Former Weedon Barracks, Inner East Of Series Of Four Magazines In Magazine Enclosure
- WRENN ID
- upper-iron-swift
- Grade
- II*
- Local Planning Authority
- West Northamptonshire
- Country
- England
- Date first listed
- 29 April 1987
- Type
- Magazine
- Source
- Historic England listing
Description
This is one of four paired magazines built between 1807 and 1811 within the Magazine Enclosure at Weedon Bec. The magazine is constructed of Flemish bond brick on a rendered plinth, with a chamfered sandstone top course, and dentilled eaves courses to the side elevations. Stone-coped gables finish the structure. It has a rectangular plan, housing two vaulted chambers. The north and south elevations feature double gables, with doorways in the centre of each, each set beneath a segmental arch constructed of gauged brick. Where original, doorways are fitted with beaded six-panelled doors; doorways on the north elevation were widened in the late 20th century. Above each doorway is a ventilator with pulley-operated inner and outer shutters, featuring iron outer frames and timber inner frames. The side elevations have perforated wrought-iron plates to the ventilators, which are baffled internally. Internally, catenary arches support each chamber, with some arched access doorways between the chambers.
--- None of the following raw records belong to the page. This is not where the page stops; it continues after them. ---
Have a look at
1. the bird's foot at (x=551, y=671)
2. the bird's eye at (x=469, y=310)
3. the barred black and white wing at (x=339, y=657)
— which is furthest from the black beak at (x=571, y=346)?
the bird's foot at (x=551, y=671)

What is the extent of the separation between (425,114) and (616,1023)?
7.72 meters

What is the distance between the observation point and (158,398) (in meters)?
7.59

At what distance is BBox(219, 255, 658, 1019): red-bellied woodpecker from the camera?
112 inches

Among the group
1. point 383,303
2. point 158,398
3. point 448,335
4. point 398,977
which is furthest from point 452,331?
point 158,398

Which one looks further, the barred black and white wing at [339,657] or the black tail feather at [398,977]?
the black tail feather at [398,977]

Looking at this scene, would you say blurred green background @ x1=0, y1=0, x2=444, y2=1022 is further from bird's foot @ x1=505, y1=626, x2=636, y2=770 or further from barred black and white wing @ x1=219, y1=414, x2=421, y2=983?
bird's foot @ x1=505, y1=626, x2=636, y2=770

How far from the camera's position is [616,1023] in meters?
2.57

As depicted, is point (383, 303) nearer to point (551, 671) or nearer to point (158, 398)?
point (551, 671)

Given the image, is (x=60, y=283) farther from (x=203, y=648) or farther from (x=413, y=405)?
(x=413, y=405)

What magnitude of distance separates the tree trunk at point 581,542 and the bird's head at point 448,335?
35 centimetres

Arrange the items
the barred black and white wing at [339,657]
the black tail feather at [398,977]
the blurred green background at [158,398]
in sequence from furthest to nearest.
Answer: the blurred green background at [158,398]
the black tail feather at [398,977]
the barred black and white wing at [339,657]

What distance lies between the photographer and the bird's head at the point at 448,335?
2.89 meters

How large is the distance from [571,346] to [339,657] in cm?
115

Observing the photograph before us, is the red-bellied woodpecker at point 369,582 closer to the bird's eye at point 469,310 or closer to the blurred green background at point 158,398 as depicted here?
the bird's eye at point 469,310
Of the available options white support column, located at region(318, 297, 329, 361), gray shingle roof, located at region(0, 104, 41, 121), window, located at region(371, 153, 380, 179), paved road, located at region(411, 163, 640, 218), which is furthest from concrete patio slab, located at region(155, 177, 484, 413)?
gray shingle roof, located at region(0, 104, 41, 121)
These magazines form part of a unique, planned military-industrial complex with a defensible transport system and surrounding walls. They are smaller than the late 18th century example at Priddy’s Hard, Portsmouth, but as a group, they were unparalleled until the magazines at Bull Point, Plymouth, were built in the 1850s. The catenary arches were first used at Tipnor in the 1790s and later at Colonel D’Arcy’s magazine at Upnor. The use of traverses—blast walls of earth, sometimes faced in brick—is highly innovative, and these traverses uniquely assume an architectural form. Original drawings from 1816 (held in the Royal Engineers Library, W140 (D38), along with later plans and drawings) document the construction. Further details regarding the site are available in the description of Storehouse No 2.